» **DOCUMENT SECTION**

Coronavirus is a black swan for China — and beyond

The term "black swan" was popularized by Nassim Nicholas Teleb in his book by the same name.  It is taken to mean an unpredictable event that's beyond what can normally be expected and that has a high impact.

To put it another way, black swans are characterized by their extreme rarity and their severe impact.  Looking at a black swan event in retrospect, however, it can be seen that the danger was always present but never sufficiently hedged against beforehand.

The coronavirus that broke out in China is a black swan event.  Nobody saw this virus coming, yet it shouldn't have been a surprise.  China is the world's premier incubator of new infectious flu strains.  Health experts blame China for the 1918–19 "Spanish flu,"1957's Asian flu, the Hong Hong flu of 1968, the Russian flu of 1997, and the more recent SARS outbreak of 2003.

Now that this viral black swan has landed, here are some of the likely repercussions.

» **DATA SHOWN**
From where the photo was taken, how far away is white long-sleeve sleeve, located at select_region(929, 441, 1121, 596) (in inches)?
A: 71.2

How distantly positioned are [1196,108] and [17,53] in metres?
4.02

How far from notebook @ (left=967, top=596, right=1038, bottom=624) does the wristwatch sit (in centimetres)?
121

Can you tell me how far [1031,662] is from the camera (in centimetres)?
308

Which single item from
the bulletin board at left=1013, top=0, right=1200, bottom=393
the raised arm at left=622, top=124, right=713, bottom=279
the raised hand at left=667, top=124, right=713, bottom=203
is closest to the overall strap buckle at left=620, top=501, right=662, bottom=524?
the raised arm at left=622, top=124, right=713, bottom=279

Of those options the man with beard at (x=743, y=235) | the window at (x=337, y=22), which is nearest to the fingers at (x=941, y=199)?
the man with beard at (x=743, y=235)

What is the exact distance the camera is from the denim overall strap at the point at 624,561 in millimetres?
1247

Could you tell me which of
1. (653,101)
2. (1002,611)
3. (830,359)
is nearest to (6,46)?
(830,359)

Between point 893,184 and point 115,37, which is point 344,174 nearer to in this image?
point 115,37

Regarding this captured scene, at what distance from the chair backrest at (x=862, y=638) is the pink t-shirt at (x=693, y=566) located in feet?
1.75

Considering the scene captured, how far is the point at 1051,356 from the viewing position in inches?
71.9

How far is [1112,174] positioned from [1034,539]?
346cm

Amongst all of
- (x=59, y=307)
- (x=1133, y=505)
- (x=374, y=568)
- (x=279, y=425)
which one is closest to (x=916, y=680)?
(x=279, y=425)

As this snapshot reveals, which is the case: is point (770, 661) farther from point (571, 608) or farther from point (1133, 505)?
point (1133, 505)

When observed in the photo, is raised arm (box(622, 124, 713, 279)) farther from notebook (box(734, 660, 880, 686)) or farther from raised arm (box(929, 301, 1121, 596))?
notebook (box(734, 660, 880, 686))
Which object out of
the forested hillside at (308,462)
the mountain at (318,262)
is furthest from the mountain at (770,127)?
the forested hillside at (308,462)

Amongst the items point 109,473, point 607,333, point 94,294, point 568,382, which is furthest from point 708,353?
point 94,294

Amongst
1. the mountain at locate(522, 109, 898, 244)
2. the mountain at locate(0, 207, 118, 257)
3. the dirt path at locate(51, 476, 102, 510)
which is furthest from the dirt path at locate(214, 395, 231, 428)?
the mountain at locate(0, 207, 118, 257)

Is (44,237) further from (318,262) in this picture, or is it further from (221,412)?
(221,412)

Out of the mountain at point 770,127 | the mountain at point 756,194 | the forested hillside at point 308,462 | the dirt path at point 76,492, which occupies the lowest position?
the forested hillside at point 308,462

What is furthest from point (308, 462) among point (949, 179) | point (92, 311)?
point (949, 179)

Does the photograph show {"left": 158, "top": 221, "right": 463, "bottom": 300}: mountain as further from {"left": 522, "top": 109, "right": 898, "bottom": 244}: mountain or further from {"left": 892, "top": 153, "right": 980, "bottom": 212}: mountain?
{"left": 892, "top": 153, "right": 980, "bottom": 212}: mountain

» **EXERCISE DIRECTIONS**
In the article on the coronavirus as a black swan, what two traits characterize black swan events? The material plays no part in what comes next.

» **ANSWER SECTION**
Their extreme rarity and their severe impact.